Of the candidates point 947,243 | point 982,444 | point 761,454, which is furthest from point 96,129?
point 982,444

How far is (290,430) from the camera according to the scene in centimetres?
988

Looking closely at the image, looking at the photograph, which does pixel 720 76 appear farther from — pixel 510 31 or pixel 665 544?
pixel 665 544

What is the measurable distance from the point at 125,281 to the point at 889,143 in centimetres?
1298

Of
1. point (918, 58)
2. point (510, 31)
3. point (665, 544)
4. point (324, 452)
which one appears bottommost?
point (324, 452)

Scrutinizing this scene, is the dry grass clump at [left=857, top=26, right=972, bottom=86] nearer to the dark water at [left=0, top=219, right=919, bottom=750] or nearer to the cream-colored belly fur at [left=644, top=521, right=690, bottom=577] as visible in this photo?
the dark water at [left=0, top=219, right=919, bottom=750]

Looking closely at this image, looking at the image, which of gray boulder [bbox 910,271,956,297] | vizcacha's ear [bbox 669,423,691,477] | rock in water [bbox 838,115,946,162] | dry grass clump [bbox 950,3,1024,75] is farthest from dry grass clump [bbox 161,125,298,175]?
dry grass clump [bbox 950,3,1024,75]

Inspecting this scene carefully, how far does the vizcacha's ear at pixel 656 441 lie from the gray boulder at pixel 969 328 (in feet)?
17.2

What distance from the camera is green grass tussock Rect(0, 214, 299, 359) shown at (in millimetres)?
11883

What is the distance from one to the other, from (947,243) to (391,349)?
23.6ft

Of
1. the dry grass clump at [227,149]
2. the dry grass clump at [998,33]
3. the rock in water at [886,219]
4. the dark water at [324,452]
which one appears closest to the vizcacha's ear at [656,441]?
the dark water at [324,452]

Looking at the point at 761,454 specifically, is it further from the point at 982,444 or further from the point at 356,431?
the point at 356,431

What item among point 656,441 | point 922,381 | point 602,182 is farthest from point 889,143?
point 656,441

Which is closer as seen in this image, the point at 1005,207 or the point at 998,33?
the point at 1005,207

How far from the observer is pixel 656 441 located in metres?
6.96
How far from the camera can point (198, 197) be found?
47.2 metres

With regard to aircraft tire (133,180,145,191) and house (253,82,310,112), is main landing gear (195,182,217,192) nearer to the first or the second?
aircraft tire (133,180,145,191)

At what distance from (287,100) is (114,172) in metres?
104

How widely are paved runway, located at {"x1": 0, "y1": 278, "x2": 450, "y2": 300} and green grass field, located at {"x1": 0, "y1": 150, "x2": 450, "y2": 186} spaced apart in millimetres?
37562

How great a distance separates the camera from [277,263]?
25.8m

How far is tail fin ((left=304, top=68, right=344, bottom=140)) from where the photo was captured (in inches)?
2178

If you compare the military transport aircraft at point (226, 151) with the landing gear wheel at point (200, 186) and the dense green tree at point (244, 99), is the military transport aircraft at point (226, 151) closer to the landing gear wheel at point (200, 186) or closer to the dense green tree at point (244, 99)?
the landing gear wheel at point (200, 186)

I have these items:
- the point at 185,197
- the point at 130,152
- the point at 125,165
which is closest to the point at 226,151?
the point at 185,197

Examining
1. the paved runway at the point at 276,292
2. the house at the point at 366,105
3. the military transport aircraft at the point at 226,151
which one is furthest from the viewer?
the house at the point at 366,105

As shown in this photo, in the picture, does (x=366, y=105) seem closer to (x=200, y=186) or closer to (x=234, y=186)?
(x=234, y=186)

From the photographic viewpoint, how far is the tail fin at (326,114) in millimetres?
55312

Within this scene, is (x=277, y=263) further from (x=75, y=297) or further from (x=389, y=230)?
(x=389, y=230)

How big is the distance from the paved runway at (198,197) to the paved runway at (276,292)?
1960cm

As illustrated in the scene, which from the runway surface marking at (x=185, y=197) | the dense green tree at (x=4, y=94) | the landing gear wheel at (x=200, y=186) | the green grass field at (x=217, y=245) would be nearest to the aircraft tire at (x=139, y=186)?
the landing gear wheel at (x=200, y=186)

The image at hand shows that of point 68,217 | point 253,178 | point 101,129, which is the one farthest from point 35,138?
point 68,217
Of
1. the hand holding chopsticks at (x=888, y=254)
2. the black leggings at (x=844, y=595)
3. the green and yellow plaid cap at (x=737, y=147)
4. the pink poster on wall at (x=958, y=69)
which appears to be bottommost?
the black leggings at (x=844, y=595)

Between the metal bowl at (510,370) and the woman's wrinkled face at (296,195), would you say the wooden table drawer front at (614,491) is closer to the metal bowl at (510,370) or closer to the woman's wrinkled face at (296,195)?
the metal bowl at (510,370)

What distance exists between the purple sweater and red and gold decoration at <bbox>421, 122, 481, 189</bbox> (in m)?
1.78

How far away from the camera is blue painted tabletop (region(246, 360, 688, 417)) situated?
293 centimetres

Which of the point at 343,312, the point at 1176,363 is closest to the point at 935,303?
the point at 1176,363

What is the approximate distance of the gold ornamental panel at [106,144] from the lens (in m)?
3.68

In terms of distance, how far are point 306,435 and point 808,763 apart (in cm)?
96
********
**Work instructions:**
Look above for the line containing "Between the metal", then transcribe it and all lines after it through the last, exactly and with nothing else.

**Solution:**
Between the metal bowl at (510,370) and the woman's wrinkled face at (296,195), would you say the wooden table drawer front at (614,491) is closer to the metal bowl at (510,370) or closer to the woman's wrinkled face at (296,195)?
the metal bowl at (510,370)

What distance exists between the purple sweater and red and gold decoration at <bbox>421, 122, 481, 189</bbox> (in m)?
1.78

How far away from the camera is blue painted tabletop (region(246, 360, 688, 417)) situated?
293 centimetres

Which of the point at 343,312, the point at 1176,363 is closest to the point at 935,303?
the point at 1176,363

What is the approximate distance of the gold ornamental panel at [106,144] from the lens (in m)?
3.68

In terms of distance, how far are point 306,435 and point 808,763 apart (in cm)?
96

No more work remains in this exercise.